* Stated exercise A
Copy out the stretch of the records from the line containing "all visible books." through the line containing "xmin=64 ymin=21 xmax=172 ymax=90", requests included. Move each answer box by adding 25 to every one of its coordinates.

* Excerpt provided
============================================================

# What is the gender of your Desert Torts?



## Shelly (Feb 26, 2010)

I was very surprised when Yvonne said that almost every Desert Tort rescue she receives is a male, and that males also outnumber females in the wild. I wonder why that is?

I have 1 female, and 2 males.


----------



## galvinkaos (Feb 26, 2010)

I have 2 unknown. Still small, so I don't know. Hatched Oct 2007.

Dawna


----------



## kimber_lee_314 (Feb 26, 2010)

I definite male, 1 definite female, 1 that looks like it's going to be female, and 2 too small to tell yet. Almost all my rescues are male too.


----------



## Yvonne G (Feb 26, 2010)

2.3.4


----------



## Sudhira (Feb 26, 2010)

At what age is gender determined?


----------



## kimber_lee_314 (Feb 27, 2010)

It's usually more of a size thing than age. Some people say 8 inches, but even then, I've seen males that look like females at that size.


----------



## sushisurf13 (Mar 1, 2010)

I have one adult female and her three babies. The babies hatched 9/09.


----------



## APBT_Fanatic (Mar 9, 2010)

I have an adult male and two hatchlings, so I am not sure about them yet.


----------



## Stephanie Logan (Mar 9, 2010)

So isn't anyone going to speculate or explain the disproportionate ratio of rescued males?


----------



## kimber_lee_314 (Mar 9, 2010)

Well, here's my opinion. Like most torts, you can keep several females with a male, but it's harder to keep more than one male (well I've heard it can be - I've never had an issue with this.) So when someone gets a female, they usually just hang on to her.


----------



## sharlan (Mar 11, 2010)

I have 2 males that I've had since they were hatched.


----------

============================================================

[Rows from a box labeling dataset]
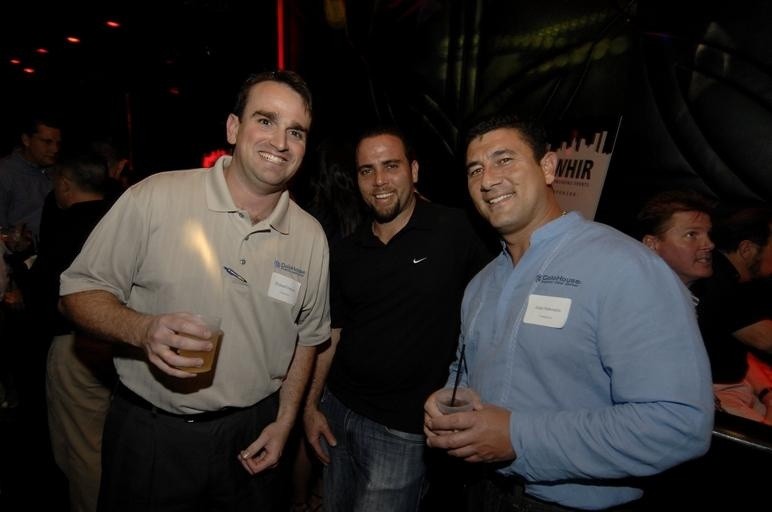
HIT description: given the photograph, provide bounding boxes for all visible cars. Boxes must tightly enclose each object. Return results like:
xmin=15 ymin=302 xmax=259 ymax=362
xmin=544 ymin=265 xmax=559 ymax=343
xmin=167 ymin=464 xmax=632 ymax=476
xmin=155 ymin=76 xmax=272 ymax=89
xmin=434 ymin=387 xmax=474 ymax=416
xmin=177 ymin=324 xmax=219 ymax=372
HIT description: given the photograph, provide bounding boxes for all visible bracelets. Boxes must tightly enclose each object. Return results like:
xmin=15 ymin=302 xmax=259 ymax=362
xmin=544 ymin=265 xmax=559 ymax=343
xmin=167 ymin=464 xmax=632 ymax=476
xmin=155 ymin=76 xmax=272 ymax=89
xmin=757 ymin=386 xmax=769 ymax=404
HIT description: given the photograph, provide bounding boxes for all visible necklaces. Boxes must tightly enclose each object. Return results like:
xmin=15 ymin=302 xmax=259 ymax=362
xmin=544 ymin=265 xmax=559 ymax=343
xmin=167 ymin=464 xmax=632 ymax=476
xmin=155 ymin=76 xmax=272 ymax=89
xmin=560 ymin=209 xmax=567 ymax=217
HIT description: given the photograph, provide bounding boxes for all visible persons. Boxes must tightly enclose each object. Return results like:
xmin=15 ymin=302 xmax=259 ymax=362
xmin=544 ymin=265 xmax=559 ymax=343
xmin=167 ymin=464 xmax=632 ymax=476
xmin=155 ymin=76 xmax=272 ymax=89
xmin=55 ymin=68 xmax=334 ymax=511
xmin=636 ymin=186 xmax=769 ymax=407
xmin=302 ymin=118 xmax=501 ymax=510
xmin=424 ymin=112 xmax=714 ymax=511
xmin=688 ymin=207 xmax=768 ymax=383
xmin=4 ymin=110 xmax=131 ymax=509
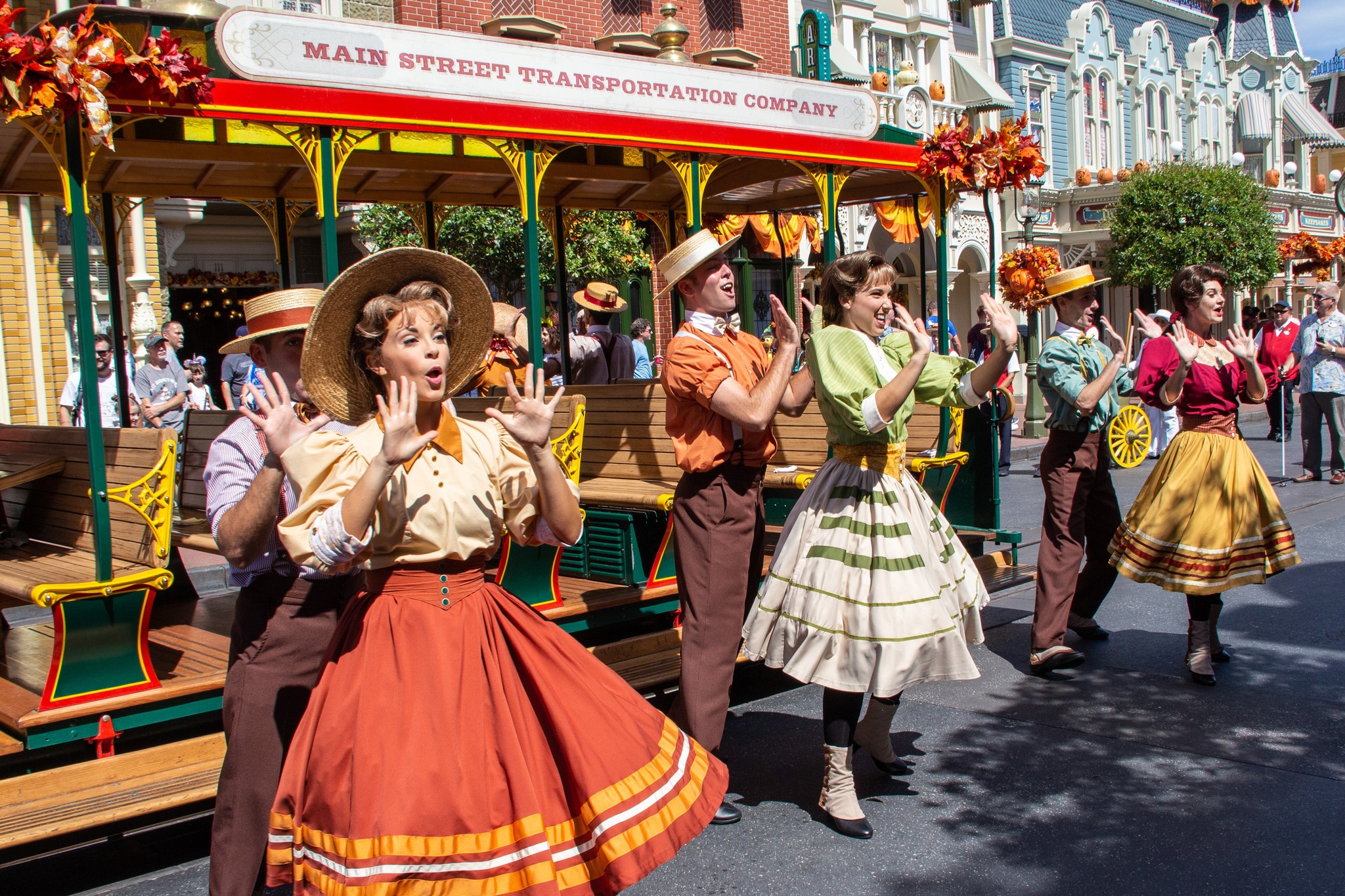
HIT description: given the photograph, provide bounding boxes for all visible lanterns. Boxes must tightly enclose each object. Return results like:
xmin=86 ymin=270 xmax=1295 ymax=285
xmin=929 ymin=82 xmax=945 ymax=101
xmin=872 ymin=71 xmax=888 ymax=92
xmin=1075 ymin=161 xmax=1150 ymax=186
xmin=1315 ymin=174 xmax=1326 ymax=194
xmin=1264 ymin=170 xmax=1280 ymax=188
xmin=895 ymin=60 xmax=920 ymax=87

============================================================

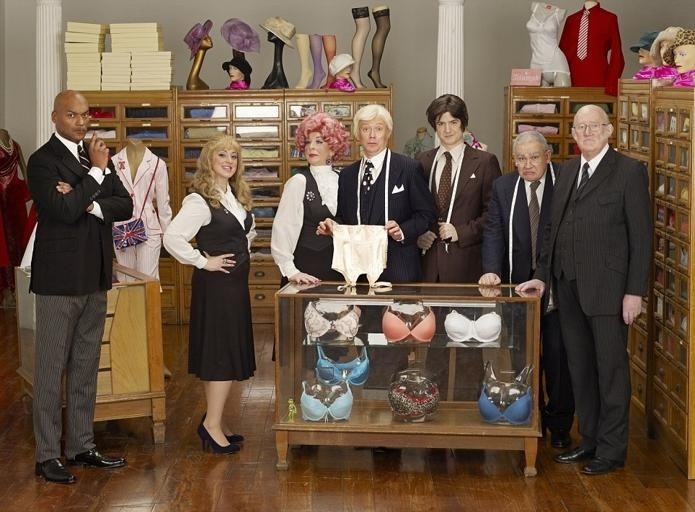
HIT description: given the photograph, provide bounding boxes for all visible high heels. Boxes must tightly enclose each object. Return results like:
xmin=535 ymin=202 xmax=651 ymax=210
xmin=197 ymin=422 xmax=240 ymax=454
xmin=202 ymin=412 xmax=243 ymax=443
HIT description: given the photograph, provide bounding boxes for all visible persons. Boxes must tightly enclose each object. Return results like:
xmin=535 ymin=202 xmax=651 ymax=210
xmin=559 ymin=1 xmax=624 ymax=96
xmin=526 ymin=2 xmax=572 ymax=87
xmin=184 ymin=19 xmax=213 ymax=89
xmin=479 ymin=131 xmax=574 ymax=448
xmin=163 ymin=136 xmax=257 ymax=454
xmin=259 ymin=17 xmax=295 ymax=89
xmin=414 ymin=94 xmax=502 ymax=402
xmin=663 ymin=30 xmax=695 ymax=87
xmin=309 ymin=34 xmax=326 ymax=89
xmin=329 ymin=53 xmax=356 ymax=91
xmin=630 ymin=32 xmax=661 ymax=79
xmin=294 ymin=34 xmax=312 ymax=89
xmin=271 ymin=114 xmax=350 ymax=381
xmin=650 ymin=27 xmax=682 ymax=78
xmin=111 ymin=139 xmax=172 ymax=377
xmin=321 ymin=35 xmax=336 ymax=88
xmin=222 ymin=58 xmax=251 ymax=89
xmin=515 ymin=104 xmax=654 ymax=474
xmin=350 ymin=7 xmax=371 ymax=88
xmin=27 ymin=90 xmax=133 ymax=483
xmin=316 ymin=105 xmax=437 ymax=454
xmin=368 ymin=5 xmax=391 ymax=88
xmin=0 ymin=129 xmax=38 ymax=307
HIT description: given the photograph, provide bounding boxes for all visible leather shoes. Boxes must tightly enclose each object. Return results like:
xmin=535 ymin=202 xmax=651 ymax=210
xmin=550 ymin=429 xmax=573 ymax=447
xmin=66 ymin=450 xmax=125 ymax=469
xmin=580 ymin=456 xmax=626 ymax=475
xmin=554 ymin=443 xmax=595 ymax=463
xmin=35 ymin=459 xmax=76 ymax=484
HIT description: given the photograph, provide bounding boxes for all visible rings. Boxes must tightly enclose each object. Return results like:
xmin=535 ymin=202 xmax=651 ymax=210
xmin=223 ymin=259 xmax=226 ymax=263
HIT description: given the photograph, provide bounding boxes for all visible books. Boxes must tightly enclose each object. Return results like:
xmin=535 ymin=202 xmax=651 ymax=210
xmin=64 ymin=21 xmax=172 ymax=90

============================================================

* Stated exercise B
From the thread on tortoise gender, reproduce the stretch from "Well, here's my" through "(Mar 11, 2010)", substituting "tortoises" for "torts".

* Exercise result A
HIT description: given the photograph, provide bounding boxes for all visible books. Boxes must tightly enclose each object. Return results like:
xmin=535 ymin=202 xmax=651 ymax=210
xmin=89 ymin=46 xmax=197 ymax=115

* Exercise result B
Well, here's my opinion. Like most tortoises, you can keep several females with a male, but it's harder to keep more than one male (well I've heard it can be - I've never had an issue with this.) So when someone gets a female, they usually just hang on to her.


----------



## sharlan (Mar 11, 2010)